La posizione in Europa
Nel contesto europeo, l’Italia – insieme ad altri Stati membri – ha presentato diversi “non paper” tematici, ovvero documenti non vincolanti che contengono proposte e indirizzi su temi chiave come la semplificazione normativa, la microelettronica, la revisione del Meccanismo di Aggiustamento del Carbonio alla Frontiera (CBAM), e persino la governance dello spazio.
“Su questi fronti – ha spiegato la premier – stiamo riscontrando un consenso crescente e ci aspettiamo che si compiano presto passi avanti concreti”.
Meloni ha espresso pieno sostegno alle recenti iniziative della Commissione Europea per snellire e razionalizzare il quadro normativo del Green Deal, che si stanno concretizzando nei cosiddetti “pacchetti omnibus”. Tali pacchetti intervengono su regolamenti come il CBAM, la Politica Agricola Comune, le norme sulla Due Diligence e altri strumenti chiave della transizione ecologica.
Un punto particolarmente critico è stato quello relativo al settore automotive.
“Grazie anche all’impegno italiano – ha sottolineato Meloni – sono state sospese le sanzioni ai produttori di automobili, anche se, purtroppo, non ancora a quelli di veicoli pesanti”. La premier ha spiegato che la precedente normativa stava generando effetti distorsivi e controproducenti: “Abbiamo visto stabilimenti chiudere e aziende acquistare quote verdi dai concorrenti cinesi o americani pur di evitare le sanzioni. Un paradosso che ha finito per penalizzare solo l’industria europea, rendendo evidente il fallimento delle politiche dell’ex commissario Timmermans, simbolo di una desertificazione industriale che non può restare senza responsabilità”.

Tajani: “Il Green Deal va cambiato radicalmente”
Sulla stessa lunghezza d’onda si era espresso il ministro degli Esteri e leader di Forza Italia, Antonio Tajani, intervenuto con toni netti al congresso del Partito Popolare Europeo (PPE), dove era stato riconfermato vicepresidente, a fine aprile 2025. Anche in quella sede il Green Deal è stato al centro di un acceso dibattito tra i delegati.
“L’Unione Europea deve concentrarsi sulle grandi priorità, non sulle piccole cose”, aveva tuonato Tajani. “Se vogliamo davvero tutelare il lavoro e creare opportunità per le nuove generazioni, dobbiamo cambiare strada. Serve una politica industriale forte, che sostenga l’economia reale. È tempo di aprire una nuova stagione dopo il disastro del Green Deal”.

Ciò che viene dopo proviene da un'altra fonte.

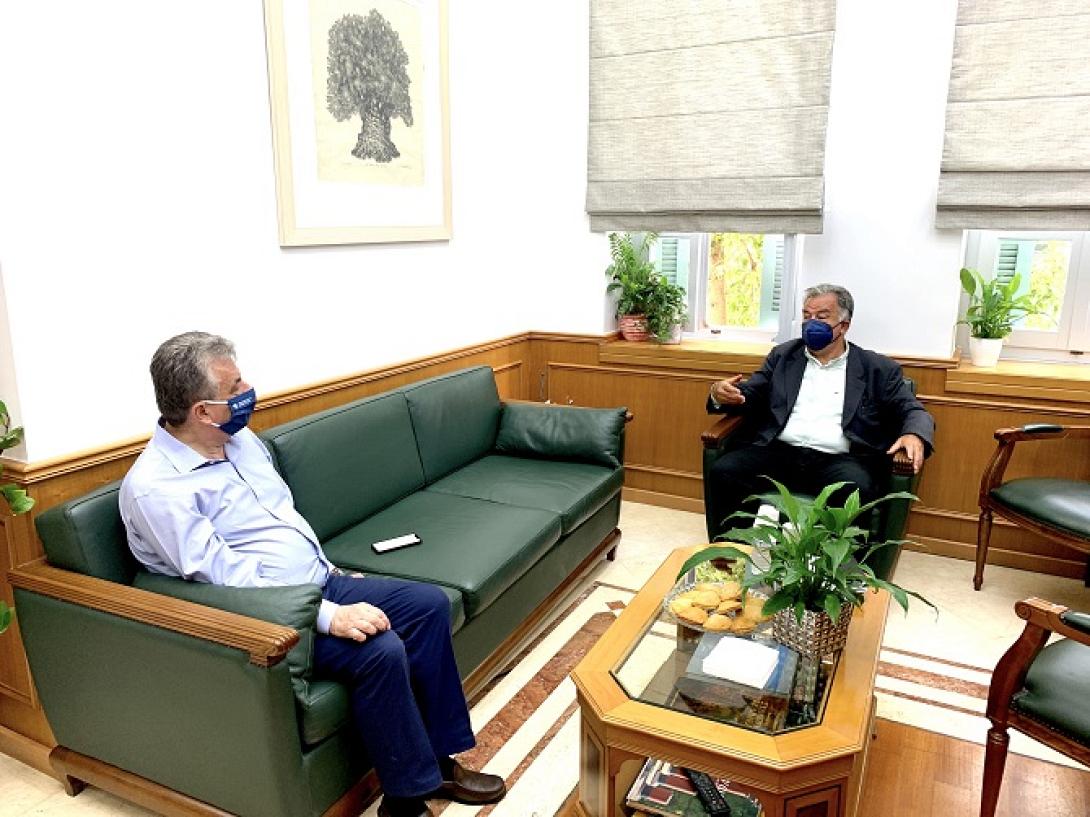 stayros_arnaoytakis_giorgos_logiadis.jpg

L’Europa è la nostra casa. Il mio intervento nella giornata conclusiva del Congresso del PPE a Valencia. pic.twitter.com/Ff6VIu3AFz
— Antonio Tajani (@Antonio_Tajani) April 30, 2025
Tajani aveva criticato duramente l’impostazione del piano europeo, affermando che “non rappresenta una vera lotta al cambiamento climatico, ma un attacco diretto all’agricoltura e all’industria”. Secondo il leader azzurro, è fondamentale adottare un atteggiamento pragmatico, soprattutto in vista delle scadenze imposte dall’Ue. “Va fermata la decisione del 2035 di passare unicamente all’auto elettrica: è un errore gravissimo”.
Il fronte del pragmatismo europeo cresce
L’intervento della presidente Meloni e le posizioni espresse da Tajani si inseriscono in un contesto più ampio di revisione delle politiche ambientali europee, sempre più criticate da una parte dell’establishment politico per l’impatto negativo sull’occupazione e sul tessuto produttivo.
Il Partito Popolare Europeo, di cui sia Meloni (da esterna) che Tajani sono influenti interlocutori, sta riconsiderando alcune posizioni assunte in passato, in particolare sulla transizione energetica e la neutralità tecnologica. Il dibattito è destinato a intensificarsi in vista delle prossime elezioni europee, che potrebbero segnare un punto di svolta nella direzione del Green Deal.